Três especialistas em direitos humanos da ONU comemoraram a libertação, na semana passada, de 21 meninas sequestradas por combatentes do Boko Haram e pediram ao governo nigeriano apoio à reintegração delas na sociedade.
Elas haviam sido raptadas, em abril de 2014, em um dormitório escolar em Chibok, no nordeste da Nigéria. Das 276 menores sequestradas na ocasião, 197 permanecem desaparecidas.

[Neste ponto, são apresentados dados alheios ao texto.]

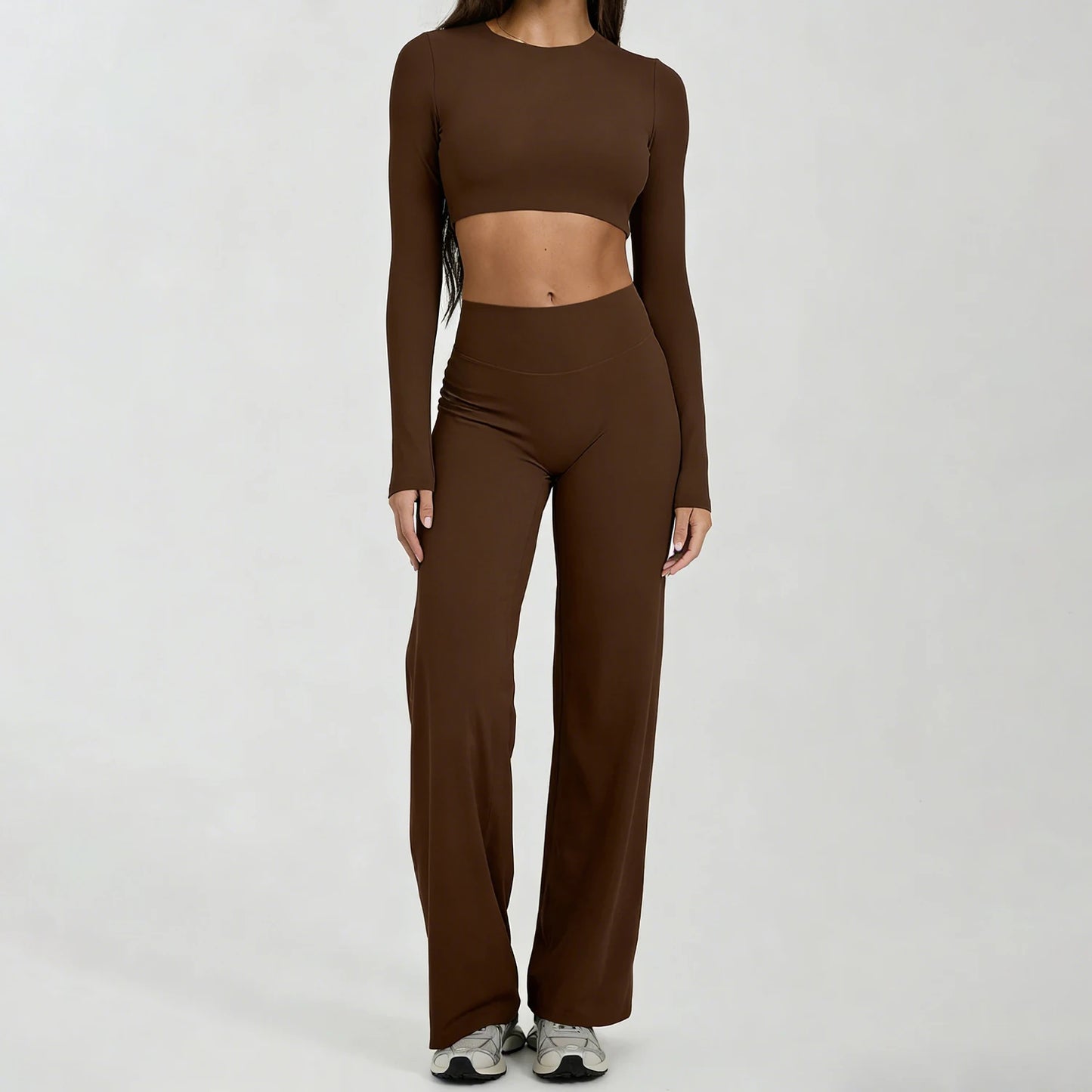 Running Sportswear Women 2 Piece Set Short Cropped Long Sleeve Top Straight Leg Yoga Pants Breathable Quick Dry Gym Suit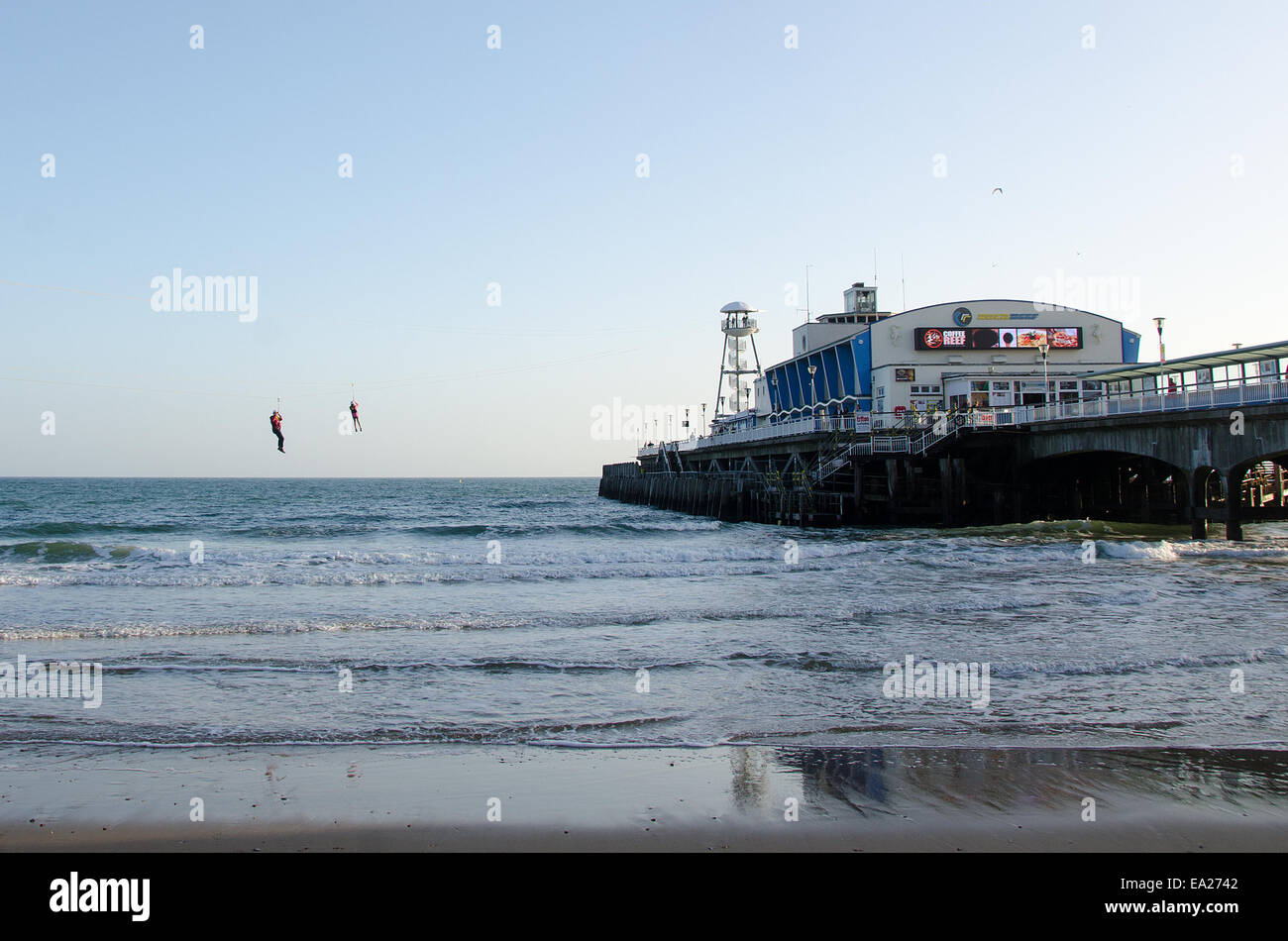 The PierZip, the first pier to beach zip wire in the world, opened in Bournemouth in September 2014. Stock Photo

No nordeste da Nigéria, meninas preparam alimentos. A crise causada pela milícia Boko Haram ameaça minar o desenvolvimento regional. Foto: UNFPA Nigéria/Ololade Daniel
Três especialistas em direitos humanos da ONU comemoraram na terça-feira (18) a libertação, na semana passada, de 21 meninas sequestradas por combatentes do Boko Haram e pediram ao governo nigeriano que apoie a reintegração delas na sociedade.
As meninas libertadas foram raptadas, em abril de 2014, de um dormitório escolar em Chibok, no nordeste da Nigéria. Das 276 menores sequestradas na ocasião, 197 permanecem desaparecidas.

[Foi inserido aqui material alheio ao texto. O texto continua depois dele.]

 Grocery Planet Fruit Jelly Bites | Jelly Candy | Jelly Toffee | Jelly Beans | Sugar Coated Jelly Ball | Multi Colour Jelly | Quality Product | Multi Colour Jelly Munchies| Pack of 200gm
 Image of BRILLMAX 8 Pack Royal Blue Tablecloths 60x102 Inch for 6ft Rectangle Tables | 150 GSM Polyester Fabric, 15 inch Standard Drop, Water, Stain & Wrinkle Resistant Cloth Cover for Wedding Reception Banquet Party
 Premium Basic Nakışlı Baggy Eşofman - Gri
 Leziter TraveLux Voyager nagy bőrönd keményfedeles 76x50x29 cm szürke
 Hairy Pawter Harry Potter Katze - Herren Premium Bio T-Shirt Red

A relatora sobre comércio de crianças, Maud de Boer-Buquicchio; a relatora sobre formas contemporâneas de escravidão, Urmila Bhoola; e o relator sobre o direito à saúde, Dainius Puras elogiaram as autoridades da Nigéria pelo sucesso das negociações com os integrantes do grupo armado e pediram que as instituições e as comunidades garantam que as estudantes experimentem uma recuperação completa e sejam protegidas do estigma e da rejeição.
“As meninas recém-liberadas podem não conseguir acessar os serviços de que necessitam, incluindo os serviços de saúde sexual e reprodutiva; as informações sobre remédios; e os meios de subsistência”, frisaram os especialistas. “Pedimos às autoridades do país que tomem todas as medidas necessárias para fornecer serviços não só às meninas, mas a todos os indivíduos que foram resgatados do Boko Haram”.
Os relatores especiais da ONU também pediram às autoridades nigerianas que tomem medidas imediatas para localizar as meninas desaparecidas e para assegurar seu retorno com segurança. “A Nigéria deve levar os autores do crime à Justiça, respeitando as normas internacionais de direitos humanos”, sublinharam.
Eles também pediram “uma abordagem abrangente, que seja capaz de enfrentar os desafios presentes no nordeste da Nigéria e oferecer uma boa oportunidade não só para reintegrar as mulheres e as crianças afetadas pelo Boko Haram, mas também para promover os setores educacionais que são cruciais à paz, à segurança, à saúde e ao desenvolvimento sustentável do país”.